Penderita marasmus tanpa komplikasi dapat berobat jalan asal diberi penyuluhan mengenai
pemberian makanan yang baik; sedangkan penderita yang mengalami komplikasi serta dehidrasi,
syok, asidosis dan lain-lain perlu mendapat perawatan di rumah sakit.
Penatalaksanaan penderita yang dirawat di RS dibagi dalam beberapa tahap :
Tahap awal yaitu 24-48 jam per-tama merupakan masa kritis, yaitu tindakan untuk menyelamatkan jiwa, antara lain mengkoreksi keadaan dehidrasi atau asidosis dengan pemberian cairan
intravena.
Cairan yang diberikan ialah larutan Darrow-Glucosa atau Ringer Lactat Dextrose 5%. Cairan
diberikan sebanyak 200 ml/kg BB/hari.
Mula-mula diberikan 60 ml/kg BB pada 4-8 jam pertama. Kemudian 140 ml sisanya diberikan
dalam 16-20 jam berikutnya.
Tahap kedua yaitu penyesuaian. Sebagian besar penderita tidak memerlukan koreksi cairan dan
elektrolit, sehingga dapat langsung dimulai dengan penyesuaian terhadap pemberian makanan.
Pada hari-hari pertama jumlah kalori yang diberikan sebanyak 30-60 kalori/kg BB/hari atau ratarata 50 kalori/kg BB/hari, dengan protein 1-1,5 g/kg BB/hari. Jumlah ini dinaikkan secara
berangsur-angsur tiap 1-2 hari sehingga mencapai 150-175 kalori/kg BB/hari dengan protein 3-5
g/kg BB/hari. Waktu yang diperlukan untuk mencapai diet tinggi kalori tinggi protein ini lebih
kurang 7-10 hari.
Cairan diberikan sebanyak 150 ml/kg BB/hari. Pemberian vitamin dan mineral yaitu vitamin A
diberikan sebanyak 200.000. i.u peroral atau 100.000 i.u im pada hari pertama kemudian pada
hari ke dua diberikan 200.000 i.u. oral. Vitamin A diberikan tanpa melihat ada/tidaknya gejala
defisiensi Vitamin A. Mineral yang perlu ditambahkan ialah K, sebanyak 1-2 Meq/kg BB/hari/IV
atau dalam bentuk preparat oral 75-100 mg/kg BB/hari dan Mg, berupa MgS04 50% 0,25 ml/kg
BB/hari atau megnesium oral 30 mg/kg BB/hari. Dapat diberikan 1 ml vit Bc dan 1 ml vit. C im,
selanjutnya diberikan preparat oral atau dengan diet.

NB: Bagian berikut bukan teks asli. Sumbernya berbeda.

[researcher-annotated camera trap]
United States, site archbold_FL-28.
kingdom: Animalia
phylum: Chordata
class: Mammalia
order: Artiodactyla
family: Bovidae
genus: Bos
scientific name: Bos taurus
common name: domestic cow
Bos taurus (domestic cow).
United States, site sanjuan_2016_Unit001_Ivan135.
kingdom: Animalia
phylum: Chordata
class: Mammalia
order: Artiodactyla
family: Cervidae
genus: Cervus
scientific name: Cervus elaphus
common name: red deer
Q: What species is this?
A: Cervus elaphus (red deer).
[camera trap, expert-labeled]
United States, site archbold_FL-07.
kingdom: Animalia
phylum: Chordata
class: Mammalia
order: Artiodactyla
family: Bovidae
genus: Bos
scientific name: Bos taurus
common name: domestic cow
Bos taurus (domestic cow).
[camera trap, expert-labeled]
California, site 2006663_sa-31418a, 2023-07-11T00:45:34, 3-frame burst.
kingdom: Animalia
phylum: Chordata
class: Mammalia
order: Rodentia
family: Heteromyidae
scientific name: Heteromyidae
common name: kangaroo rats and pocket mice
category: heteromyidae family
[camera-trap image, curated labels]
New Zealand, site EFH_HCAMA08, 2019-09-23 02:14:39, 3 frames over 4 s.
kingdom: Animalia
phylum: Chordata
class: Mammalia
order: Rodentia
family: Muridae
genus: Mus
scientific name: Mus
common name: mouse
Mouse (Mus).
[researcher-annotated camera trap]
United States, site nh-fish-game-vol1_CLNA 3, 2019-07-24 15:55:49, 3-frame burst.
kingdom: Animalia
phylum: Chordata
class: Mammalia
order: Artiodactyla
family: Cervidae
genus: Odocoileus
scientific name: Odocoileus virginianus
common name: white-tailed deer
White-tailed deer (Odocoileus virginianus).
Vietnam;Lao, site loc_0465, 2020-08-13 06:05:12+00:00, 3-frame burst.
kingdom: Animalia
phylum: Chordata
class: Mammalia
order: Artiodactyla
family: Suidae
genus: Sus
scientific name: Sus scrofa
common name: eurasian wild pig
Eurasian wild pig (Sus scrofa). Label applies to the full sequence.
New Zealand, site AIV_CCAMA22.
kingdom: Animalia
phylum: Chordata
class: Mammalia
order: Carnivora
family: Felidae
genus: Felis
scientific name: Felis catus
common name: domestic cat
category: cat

Jenis makanan yang memenuhi syarat untuk penderita malnutrisi berat ialah susu. Dala
pemilihan jenis makanan perlu diperhatikan berat badan penderita. Dianjurkan untuk memakai
pedoman BB kurang dari 7 kg diberikan makanan untuk bayi dengan makanan utama ialah susu
formula atau susu yang dimodifikasi, secara bertahap ditambahkan makanan lumat dan makanan
lunak. Penderita dengan BB di atas 7 kg diberikan makanan untuk anak di atas 1 tahun, dalam
bentuk makanan cair kemudian makanan lunak dan makanan padat.
Antibiotik perlu diberikan, karena penderita marasmus sering disertai infeksi. Pilihan obat yang
dipakai ialah procain penicillin atau gabungan penicilin dan streptomycin.